- RECORDS
·····

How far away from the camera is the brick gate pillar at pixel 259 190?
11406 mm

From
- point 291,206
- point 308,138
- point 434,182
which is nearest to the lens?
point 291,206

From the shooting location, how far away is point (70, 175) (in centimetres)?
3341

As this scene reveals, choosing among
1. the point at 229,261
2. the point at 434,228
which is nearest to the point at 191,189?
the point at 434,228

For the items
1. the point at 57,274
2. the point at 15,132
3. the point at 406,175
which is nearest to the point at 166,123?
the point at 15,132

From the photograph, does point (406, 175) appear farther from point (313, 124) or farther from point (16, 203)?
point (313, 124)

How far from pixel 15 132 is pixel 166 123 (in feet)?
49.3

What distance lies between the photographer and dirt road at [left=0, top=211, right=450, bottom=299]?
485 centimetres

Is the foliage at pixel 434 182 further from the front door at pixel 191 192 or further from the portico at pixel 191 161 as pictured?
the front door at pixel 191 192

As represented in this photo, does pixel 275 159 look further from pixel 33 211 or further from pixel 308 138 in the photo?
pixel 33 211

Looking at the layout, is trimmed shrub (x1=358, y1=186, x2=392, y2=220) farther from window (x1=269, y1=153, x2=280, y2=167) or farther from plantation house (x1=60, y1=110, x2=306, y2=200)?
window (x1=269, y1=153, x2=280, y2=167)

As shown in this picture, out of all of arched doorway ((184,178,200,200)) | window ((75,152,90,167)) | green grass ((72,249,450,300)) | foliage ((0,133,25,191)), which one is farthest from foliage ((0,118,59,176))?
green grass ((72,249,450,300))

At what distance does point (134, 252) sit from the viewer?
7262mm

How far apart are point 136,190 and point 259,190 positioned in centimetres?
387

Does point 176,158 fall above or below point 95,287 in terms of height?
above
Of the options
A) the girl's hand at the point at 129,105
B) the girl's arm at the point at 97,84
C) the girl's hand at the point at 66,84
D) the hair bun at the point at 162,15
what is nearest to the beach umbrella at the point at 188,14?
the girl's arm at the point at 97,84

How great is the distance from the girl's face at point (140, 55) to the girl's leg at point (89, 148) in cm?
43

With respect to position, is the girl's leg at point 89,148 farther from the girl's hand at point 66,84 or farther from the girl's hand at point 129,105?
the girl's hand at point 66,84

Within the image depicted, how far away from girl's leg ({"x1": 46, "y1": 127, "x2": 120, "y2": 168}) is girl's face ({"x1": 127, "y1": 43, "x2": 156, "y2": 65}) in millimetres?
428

·····

Copy the records from the line containing "How great is" through the end, swapping "farther" for "further" and changing nothing else.

- COMPLETE OUTPUT
How great is the distance from the girl's face at point (140, 55) to the girl's leg at point (89, 148) in cm?
43

With respect to position, is the girl's leg at point 89,148 further from the girl's hand at point 66,84 or further from the girl's hand at point 129,105?
the girl's hand at point 66,84

Within the image depicted, how far away from girl's leg ({"x1": 46, "y1": 127, "x2": 120, "y2": 168}) is girl's face ({"x1": 127, "y1": 43, "x2": 156, "y2": 65}) in millimetres?
428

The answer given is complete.